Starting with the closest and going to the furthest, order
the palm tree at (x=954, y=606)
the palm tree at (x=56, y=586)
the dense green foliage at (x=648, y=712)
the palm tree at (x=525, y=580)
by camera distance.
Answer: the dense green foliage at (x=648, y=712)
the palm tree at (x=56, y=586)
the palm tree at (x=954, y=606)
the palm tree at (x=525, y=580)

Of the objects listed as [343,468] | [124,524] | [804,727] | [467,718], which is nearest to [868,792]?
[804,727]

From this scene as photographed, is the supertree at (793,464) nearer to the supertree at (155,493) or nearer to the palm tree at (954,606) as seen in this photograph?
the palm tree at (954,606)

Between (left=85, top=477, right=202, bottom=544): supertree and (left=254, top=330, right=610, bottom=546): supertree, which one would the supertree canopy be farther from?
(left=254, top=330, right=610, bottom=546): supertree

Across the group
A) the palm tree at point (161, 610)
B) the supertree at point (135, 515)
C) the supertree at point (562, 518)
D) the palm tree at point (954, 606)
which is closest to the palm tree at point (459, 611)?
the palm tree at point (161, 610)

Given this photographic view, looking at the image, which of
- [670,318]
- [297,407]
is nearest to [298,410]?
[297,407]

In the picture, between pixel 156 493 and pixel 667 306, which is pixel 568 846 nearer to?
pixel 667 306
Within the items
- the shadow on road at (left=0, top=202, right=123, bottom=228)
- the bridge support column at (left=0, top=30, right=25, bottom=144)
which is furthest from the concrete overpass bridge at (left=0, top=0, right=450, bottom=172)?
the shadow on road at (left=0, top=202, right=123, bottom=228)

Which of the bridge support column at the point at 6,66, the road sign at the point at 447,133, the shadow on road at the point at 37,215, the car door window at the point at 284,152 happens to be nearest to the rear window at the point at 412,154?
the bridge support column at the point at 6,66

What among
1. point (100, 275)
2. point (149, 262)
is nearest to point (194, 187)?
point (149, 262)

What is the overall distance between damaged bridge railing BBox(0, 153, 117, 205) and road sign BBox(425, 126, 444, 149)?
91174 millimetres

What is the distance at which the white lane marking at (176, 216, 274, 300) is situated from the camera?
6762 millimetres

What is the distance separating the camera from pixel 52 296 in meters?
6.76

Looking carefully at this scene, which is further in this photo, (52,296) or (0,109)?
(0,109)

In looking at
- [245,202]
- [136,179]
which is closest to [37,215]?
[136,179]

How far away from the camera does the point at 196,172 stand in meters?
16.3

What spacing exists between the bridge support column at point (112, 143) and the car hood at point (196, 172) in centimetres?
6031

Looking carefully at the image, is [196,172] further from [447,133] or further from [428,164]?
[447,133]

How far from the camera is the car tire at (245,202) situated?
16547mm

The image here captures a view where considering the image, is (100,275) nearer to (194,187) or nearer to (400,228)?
══════════════════════════════
Job:
Please reproduce, word for word, the lines of the data above that run from the line containing "Looking carefully at the" through the end of the data, including both of those ends.

Task output:
Looking carefully at the image, is [196,172] further from [447,133] or further from [428,164]?
[447,133]

How far from the camera is the car tire at (245,202) situated?
16547mm

The image here captures a view where considering the image, is (100,275) nearer to (194,187) or nearer to (400,228)?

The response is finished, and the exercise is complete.